#### DATA BELOW:
↓↓↓
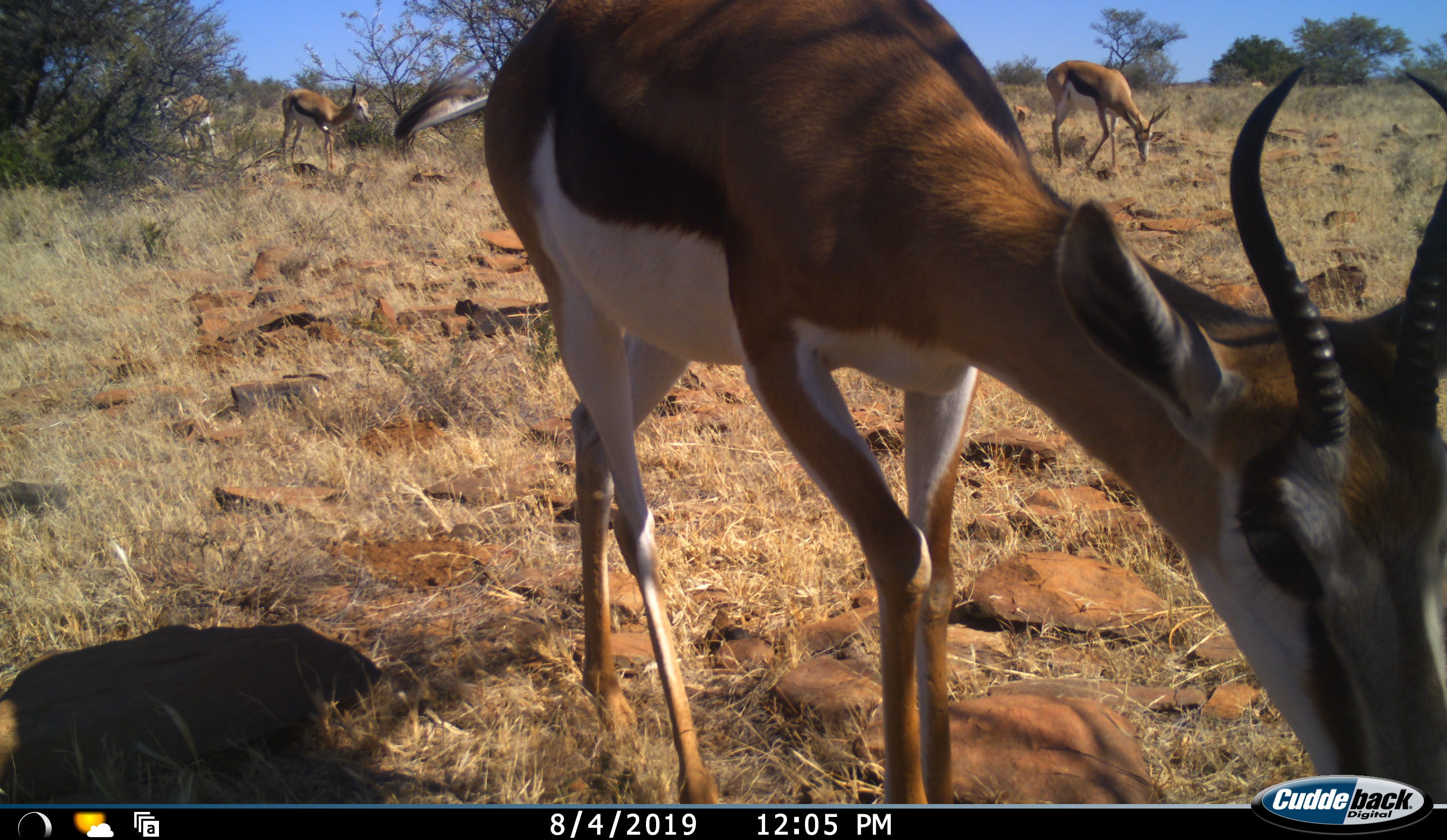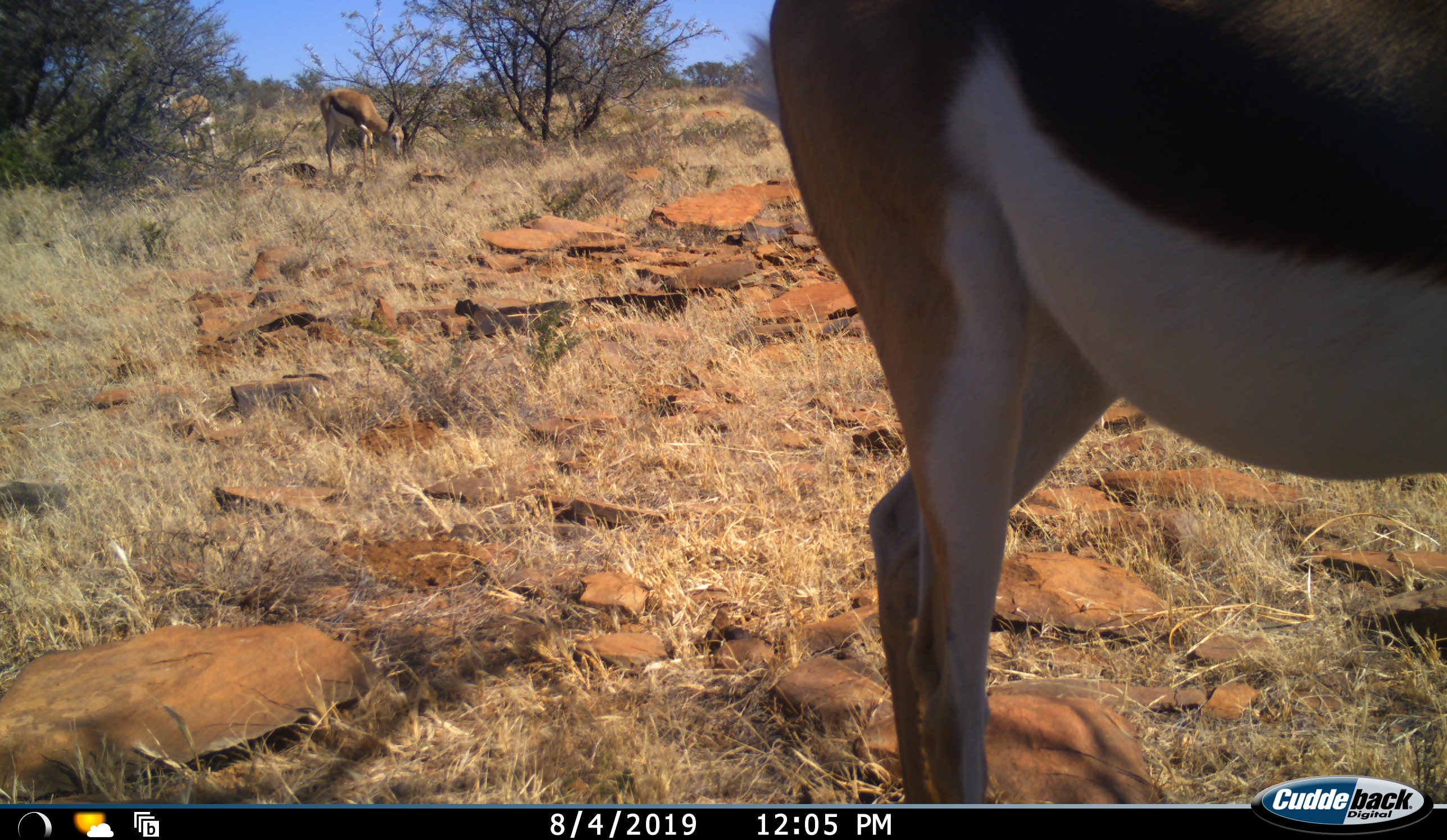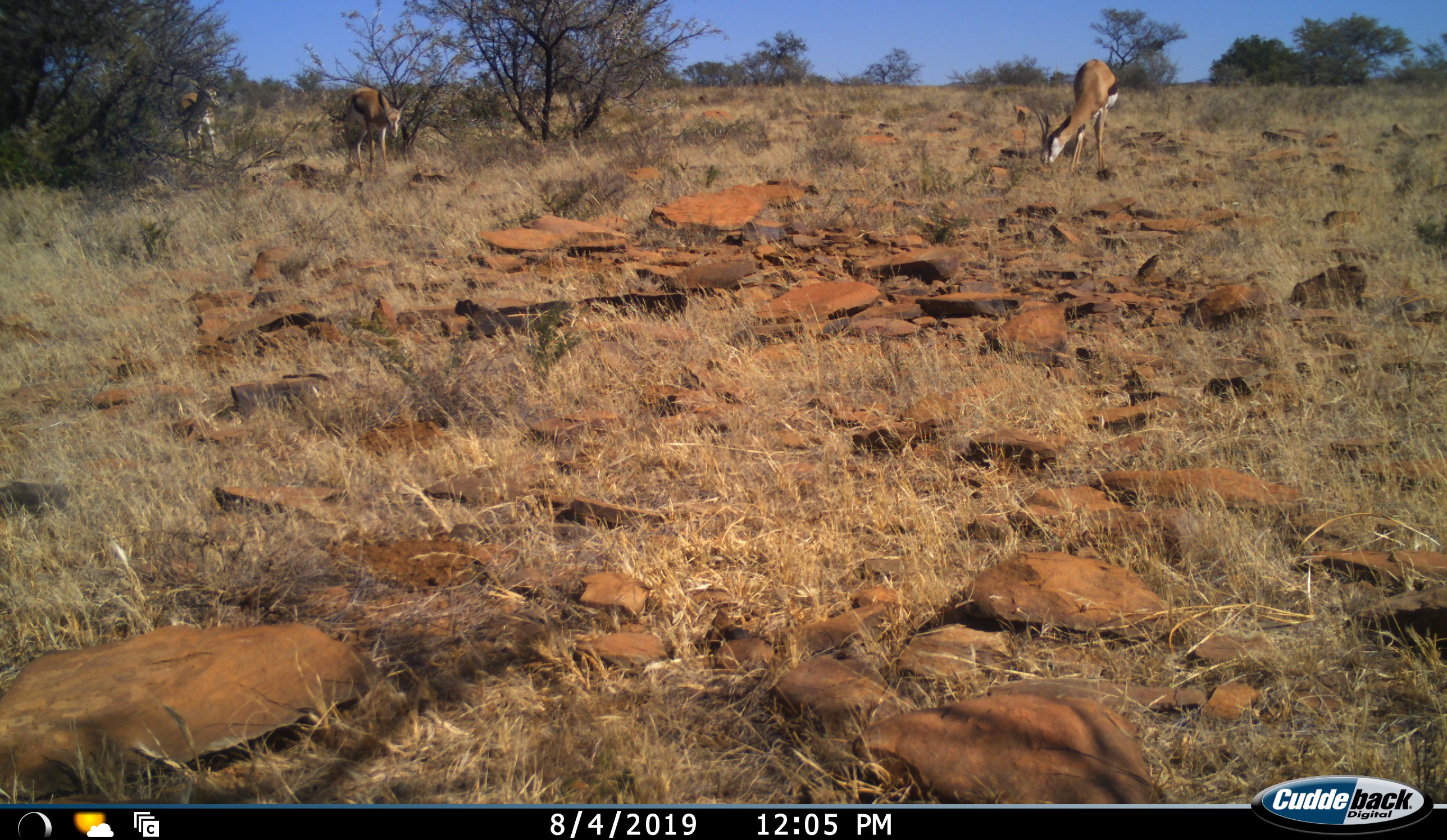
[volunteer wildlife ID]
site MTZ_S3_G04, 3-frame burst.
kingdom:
↑↑↑
Word for word, print the material above, but without its pictures.

#### ANSWER SECTION:
[volunteer wildlife ID]
site MTZ_S3_G04, 3-frame burst.
kingdom:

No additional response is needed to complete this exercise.